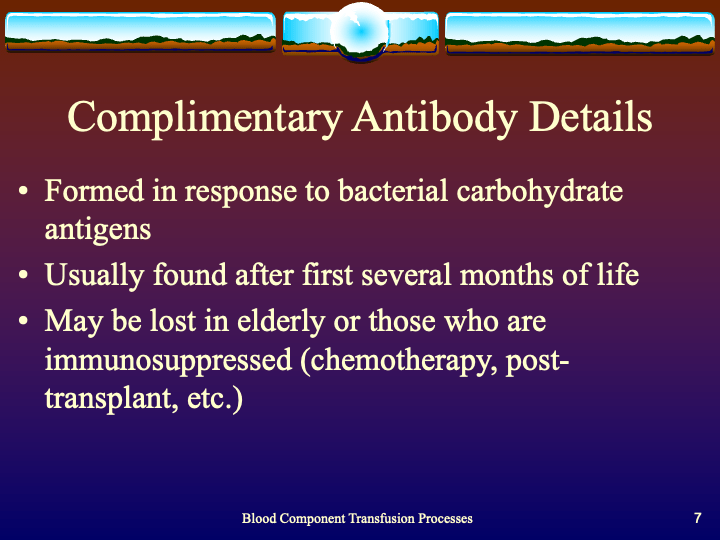 Complimentary Antibody Details

• Formed in response to bacterial carbohydrate antigens
• Usually found after first several months of life
• May be lost in elderly or those who are immunosuppressed (chemotherapy, post-transplant, etc.)

Blood Component Transfusion Processes

7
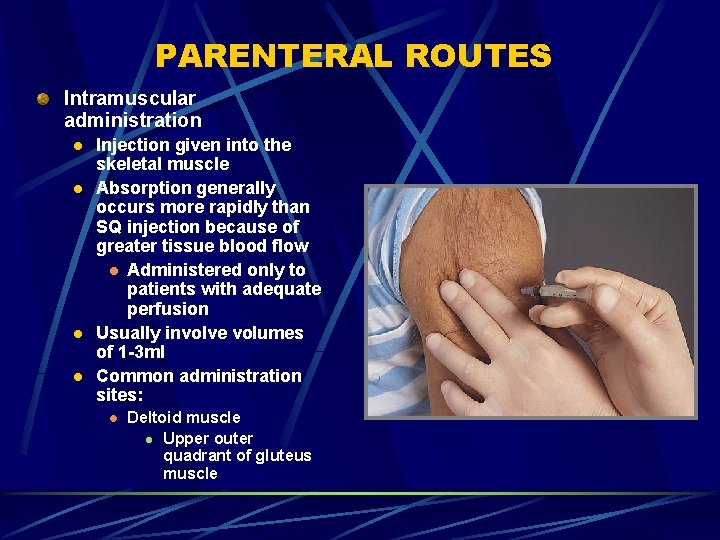 PARENTERAL ROUTES

Intramuscular administration

Injection given into the skeletal muscle

Absorption generally occurs more rapidly than SQ injection because of greater tissue blood flow

Administered only to patients with adequate perfusion

Usually involve volumes of 1-3ml

Common administration sites:

Deltoid muscle

Upper outer quadrant of gluteus muscle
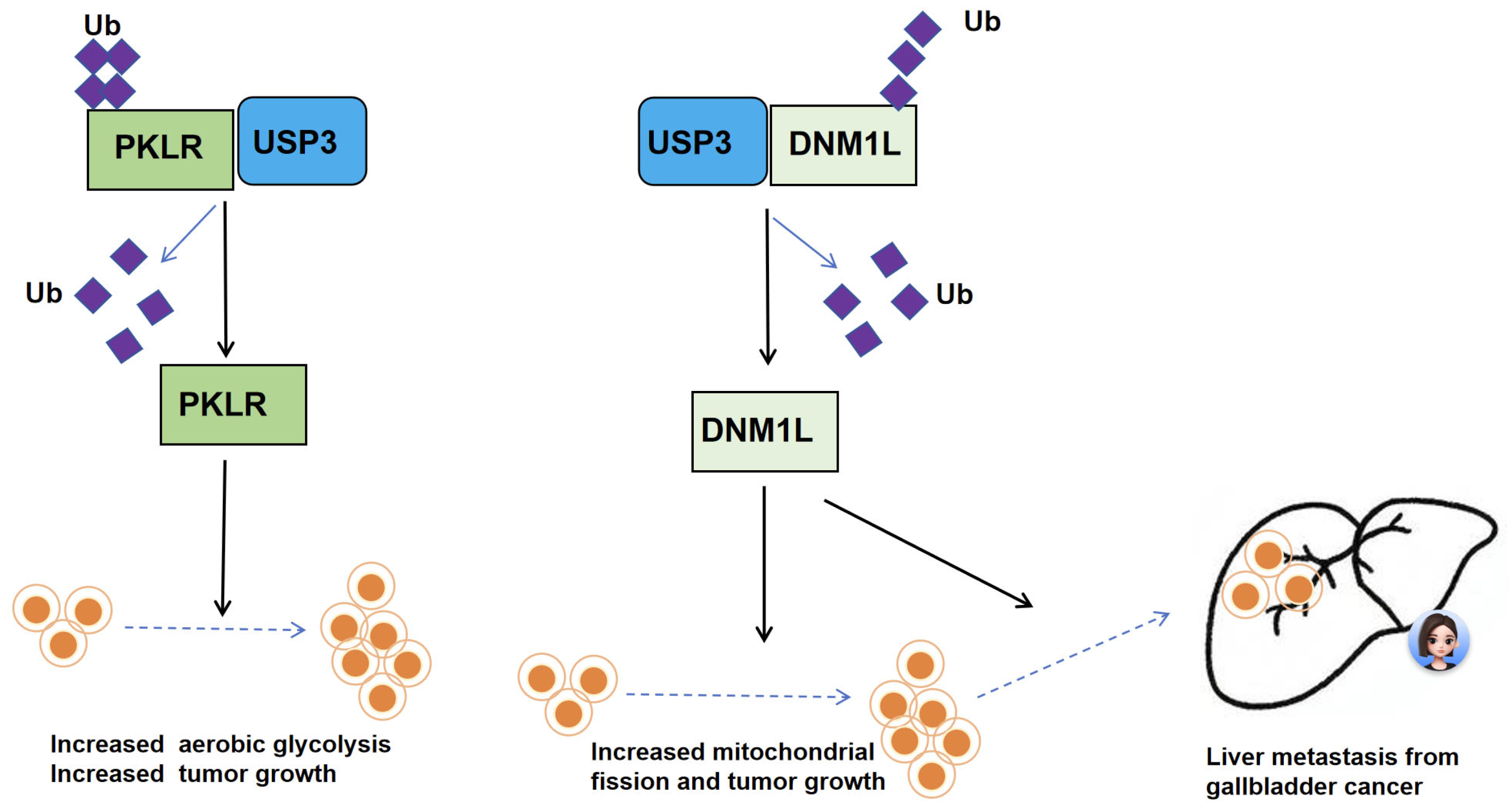 Ub

PKLR

USP3

Ub

PKLR

Increased aerobic glycolysis
Increased tumor growth

Ub

USP3

DNM1L

Ub

DNM1L

Increased mitochondrial fission and tumor growth

Liver metastasis from gallbladder cancer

_YOUR TASK:_ Only the pictures stay out; the rest of the entries above must be written out exactly.

_TASK OUTPUT:_
 Complimentary Antibody Details

• Formed in response to bacterial carbohydrate antigens
• Usually found after first several months of life
• May be lost in elderly or those who are immunosuppressed (chemotherapy, post-transplant, etc.)

Blood Component Transfusion Processes

7
 PARENTERAL ROUTES

Intramuscular administration

Injection given into the skeletal muscle

Absorption generally occurs more rapidly than SQ injection because of greater tissue blood flow

Administered only to patients with adequate perfusion

Usually involve volumes of 1-3ml

Common administration sites:

Deltoid muscle

Upper outer quadrant of gluteus muscle
 Ub

PKLR

USP3

Ub

PKLR

Increased aerobic glycolysis
Increased tumor growth

Ub

USP3

DNM1L

Ub

DNM1L

Increased mitochondrial fission and tumor growth

Liver metastasis from gallbladder cancer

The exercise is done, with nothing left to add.